━━━ Bagian Teks
Akhir pekan lalu Nahdlatul Ulama (NU) baru saja selesai menggelar Munas Alim Ulama dan Konferensi Besar di Lombok, NTB. Acara yang ditutup oleh Wakil Presiden Jusuf Kalla ini merekomendasikan berbagai hal menyangkut perbaikan bidang perekonomian, pendidikan, politik hingga soal perlunya mencegah dan menanggulangi paham radikalisme.
Tim rekomendasi ini diisi oleh beragam ahli, mulai para kiai, politisi, pendidik, sampai pegiat sosial yang terdiri dari 6 orang: Masduki Baidlowi, Alissa Wahid, Ahmad Suaedy, M. Kholid Syeirazi, Anggia Emarini, dan Arifin Junaidi.
Salah satu poin yang menarik dalam rekomendasi ini adalah soal ujaran kebencian dan pencegahan serta penanggulangan radikalisme yang disebutkan harus tetap mengedepankan aspek pendekatan secara kemanusiaan.
Sejauh ini, aspek pencegahan dan penanggulangan radikalisme memang seringkali bermasalah, terutama karena kebijakan yang dijalankan oleh aparat penegak hukum. Hebohnya soal pemberlakuan UU Ormas dan mekanisme pembubaran ormas yang dianggap “radikal” ternyata banyak menyisakan masalah kemanusiaan, terutama ihwal diberangusnya kebebasan dan hak berpendapat dan berorganisasi masyarakat.
Pendekatan kemanusiaan bagi yang terindikasi “radikalis” seharusnya dapat dijalankan melalui serangkaian penyelesaian masalah dengan cara “soft power”, melibatkan tokoh-tokoh agama, penguatan pendidikan karakter, atau melalui cara-cara kekeluargaan yang dapat diupayakan melalui kerjasama pemerintah dan masyarakat.
Melalui rekomendasi Munas di Lombok, NU menawarkan alternatif di mana pemerintah dapat menggunakan berbagai akses kultural dalam pencegahan radikalisme, baik melalui pendekatan agama, pendidikan, politik, kebudayaan, sosial-ekonomi, dan bahkan upaya kekeluargaan. Di sinilah saya kira, setiap penanganan persoalan yang muncul di masyarakat harus mampu meminimalisasi persoalan-persoalan baru yang bisa memicu persoalan lain yang lebih besar.
Penting untuk menelusuri dan memahami lebih jauh, kenapa seseorang menjadi radikal. Sebab, ini akan terkait dengan banyak aspek, termasuk minimnya pemahaman keagamaan, pendidikan, atau merasa terisolir dari lingkungan keluarga. Aspek-aspek ini justru dapat membantu mengubah mindset seseorang yang tiba-tiba menjadi radikal, tentu saja dengan cara-cara yang lebih mengedepankan aspek kemanusiaan.
Penanganan radikalisme melalui pendekatan kemanusiaan sangatlah penting untuk menghindarkan ekses lebih jauh kepada aksi terorisme. Kejadian pengeboman yang diduga dilakukan kelompok militan ISIS di Sinai, Mesir, adalah bukti nyata penanganan cara-cara “militeristik” aparat setempat yang terlampau berlebihan sebelumnya. Alih-alih memberangus paham radikal, tindakan tersebut justru menumbuhkan kekuatan-kekuatan “laten” yang setiap saat bisa saja melakukan aksi balas dendam atas perlakuan kurang manusiawi yang dijalankan aparat.
━━━━━━
━━━ Entri Hasil Ekstraksi
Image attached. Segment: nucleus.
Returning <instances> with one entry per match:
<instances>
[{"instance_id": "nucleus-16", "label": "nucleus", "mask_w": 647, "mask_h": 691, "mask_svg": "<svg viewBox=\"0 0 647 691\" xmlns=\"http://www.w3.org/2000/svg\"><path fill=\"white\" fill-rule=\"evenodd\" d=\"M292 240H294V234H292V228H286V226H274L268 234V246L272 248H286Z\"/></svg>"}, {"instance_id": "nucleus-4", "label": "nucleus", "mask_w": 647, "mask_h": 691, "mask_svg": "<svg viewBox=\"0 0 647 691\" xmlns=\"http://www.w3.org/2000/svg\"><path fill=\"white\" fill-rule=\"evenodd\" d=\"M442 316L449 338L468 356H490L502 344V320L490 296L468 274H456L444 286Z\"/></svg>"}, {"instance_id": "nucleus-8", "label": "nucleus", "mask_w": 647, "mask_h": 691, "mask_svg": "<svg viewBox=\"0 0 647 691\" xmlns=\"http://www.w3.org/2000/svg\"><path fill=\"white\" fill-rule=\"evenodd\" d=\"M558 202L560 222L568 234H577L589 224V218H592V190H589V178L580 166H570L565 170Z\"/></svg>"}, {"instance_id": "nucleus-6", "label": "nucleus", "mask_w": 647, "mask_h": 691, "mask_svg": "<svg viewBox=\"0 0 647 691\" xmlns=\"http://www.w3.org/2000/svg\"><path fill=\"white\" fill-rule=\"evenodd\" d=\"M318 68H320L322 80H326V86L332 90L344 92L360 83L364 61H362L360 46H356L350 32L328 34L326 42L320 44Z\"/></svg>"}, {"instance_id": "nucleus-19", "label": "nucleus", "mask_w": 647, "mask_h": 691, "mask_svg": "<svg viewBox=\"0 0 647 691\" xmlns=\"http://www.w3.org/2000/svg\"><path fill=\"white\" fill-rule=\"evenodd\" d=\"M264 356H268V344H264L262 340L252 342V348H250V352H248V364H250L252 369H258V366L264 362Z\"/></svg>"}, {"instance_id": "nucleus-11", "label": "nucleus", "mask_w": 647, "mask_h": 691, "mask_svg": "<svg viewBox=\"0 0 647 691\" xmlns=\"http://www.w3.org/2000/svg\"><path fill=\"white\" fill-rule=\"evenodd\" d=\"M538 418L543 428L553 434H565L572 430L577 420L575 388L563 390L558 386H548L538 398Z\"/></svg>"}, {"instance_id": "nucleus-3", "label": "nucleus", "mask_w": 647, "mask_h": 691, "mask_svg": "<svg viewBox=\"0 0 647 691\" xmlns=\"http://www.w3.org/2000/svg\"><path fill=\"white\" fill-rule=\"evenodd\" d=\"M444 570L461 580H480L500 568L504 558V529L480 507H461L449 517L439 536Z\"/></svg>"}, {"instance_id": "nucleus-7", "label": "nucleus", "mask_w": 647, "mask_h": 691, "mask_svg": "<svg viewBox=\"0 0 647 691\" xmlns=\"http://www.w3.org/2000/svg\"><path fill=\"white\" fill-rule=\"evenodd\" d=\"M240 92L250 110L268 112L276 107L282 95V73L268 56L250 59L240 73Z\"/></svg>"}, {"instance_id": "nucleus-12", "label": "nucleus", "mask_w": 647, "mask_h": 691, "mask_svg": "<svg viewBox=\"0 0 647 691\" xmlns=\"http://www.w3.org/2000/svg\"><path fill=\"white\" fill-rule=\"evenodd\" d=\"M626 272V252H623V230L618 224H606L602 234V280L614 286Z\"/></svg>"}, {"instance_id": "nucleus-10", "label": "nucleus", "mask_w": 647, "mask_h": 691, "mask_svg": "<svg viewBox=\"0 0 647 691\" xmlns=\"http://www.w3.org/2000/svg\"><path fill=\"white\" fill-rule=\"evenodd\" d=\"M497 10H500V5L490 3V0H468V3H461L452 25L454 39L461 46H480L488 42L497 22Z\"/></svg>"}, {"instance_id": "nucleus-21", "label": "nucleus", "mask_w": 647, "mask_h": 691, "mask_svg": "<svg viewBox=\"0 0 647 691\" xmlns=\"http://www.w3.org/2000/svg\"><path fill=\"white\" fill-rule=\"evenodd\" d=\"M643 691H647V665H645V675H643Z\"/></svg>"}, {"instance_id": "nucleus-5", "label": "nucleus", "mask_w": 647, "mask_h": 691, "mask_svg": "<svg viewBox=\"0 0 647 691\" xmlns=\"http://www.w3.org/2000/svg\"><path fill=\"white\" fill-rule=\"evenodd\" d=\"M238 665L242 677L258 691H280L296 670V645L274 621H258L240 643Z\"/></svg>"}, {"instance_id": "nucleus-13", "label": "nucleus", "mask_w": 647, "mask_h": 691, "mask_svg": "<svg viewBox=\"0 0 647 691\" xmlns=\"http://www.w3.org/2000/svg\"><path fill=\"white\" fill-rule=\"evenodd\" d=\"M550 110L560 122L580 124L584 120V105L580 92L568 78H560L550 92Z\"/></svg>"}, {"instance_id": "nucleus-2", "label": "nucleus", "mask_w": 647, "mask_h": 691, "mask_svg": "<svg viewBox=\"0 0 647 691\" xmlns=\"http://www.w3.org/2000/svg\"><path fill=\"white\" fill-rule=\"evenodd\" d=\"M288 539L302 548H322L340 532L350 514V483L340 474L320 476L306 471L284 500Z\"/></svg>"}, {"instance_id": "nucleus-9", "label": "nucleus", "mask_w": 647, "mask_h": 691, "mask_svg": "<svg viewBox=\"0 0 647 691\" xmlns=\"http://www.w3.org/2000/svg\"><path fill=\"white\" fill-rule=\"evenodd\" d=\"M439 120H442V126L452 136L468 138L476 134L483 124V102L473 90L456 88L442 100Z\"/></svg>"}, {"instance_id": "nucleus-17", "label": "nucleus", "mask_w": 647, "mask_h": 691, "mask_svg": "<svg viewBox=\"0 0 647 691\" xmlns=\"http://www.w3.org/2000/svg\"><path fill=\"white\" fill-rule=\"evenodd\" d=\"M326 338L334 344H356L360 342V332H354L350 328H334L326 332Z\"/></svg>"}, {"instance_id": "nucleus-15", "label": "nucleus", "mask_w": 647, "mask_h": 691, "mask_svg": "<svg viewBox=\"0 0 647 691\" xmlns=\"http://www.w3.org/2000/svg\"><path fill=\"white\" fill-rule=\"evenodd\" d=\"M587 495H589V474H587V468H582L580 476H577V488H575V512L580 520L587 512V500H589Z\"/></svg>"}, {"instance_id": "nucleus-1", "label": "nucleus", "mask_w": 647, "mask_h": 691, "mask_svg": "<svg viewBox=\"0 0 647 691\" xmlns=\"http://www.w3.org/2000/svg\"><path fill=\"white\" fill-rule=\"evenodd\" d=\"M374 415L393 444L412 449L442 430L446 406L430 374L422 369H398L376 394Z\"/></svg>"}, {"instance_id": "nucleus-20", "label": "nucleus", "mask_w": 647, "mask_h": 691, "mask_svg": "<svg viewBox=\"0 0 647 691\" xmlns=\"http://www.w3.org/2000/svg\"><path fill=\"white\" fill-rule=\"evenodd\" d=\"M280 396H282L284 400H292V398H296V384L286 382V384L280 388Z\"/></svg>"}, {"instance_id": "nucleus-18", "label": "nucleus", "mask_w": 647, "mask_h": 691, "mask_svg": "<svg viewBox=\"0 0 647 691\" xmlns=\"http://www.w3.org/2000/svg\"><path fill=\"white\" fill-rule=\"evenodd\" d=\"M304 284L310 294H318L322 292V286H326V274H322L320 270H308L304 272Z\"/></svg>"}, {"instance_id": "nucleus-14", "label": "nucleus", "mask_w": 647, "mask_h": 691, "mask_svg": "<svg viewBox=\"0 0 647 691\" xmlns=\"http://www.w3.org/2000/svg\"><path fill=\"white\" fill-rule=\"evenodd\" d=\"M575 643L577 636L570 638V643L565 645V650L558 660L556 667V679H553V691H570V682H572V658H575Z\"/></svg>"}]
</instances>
━━━━━━
**Tugas Wajib:**
1: Bisakah paragraf yang diawali "Penting untuk menelusuri" dalam teks tentang rekomendasi Munas NU diringkas menjadi daftar poin singkat tanpa menghilangkan fakta utamanya?
2: Baris entri mana saja yang memuat kata "instances"? Saring entri tersebut dan salin setiap baris yang memuatnya.
Teks tentang rekomendasi Munas NU tidak berkaitan dengan entri-entri tersebut.

**Hasil Latihan:**
1:
- Alasan seseorang menjadi radikal perlu ditelusuri dan dipahami lebih jauh.
- Hal ini terkait banyak aspek, termasuk minimnya pemahaman keagamaan, pendidikan, atau rasa terisolir dari lingkungan keluarga.
- Aspek-aspek tersebut dapat membantu mengubah pola pikir orang yang tiba-tiba menjadi radikal, dengan cara yang lebih mengedepankan kemanusiaan.

2:
Returning <instances> with one entry per match:
<instances>
</instances>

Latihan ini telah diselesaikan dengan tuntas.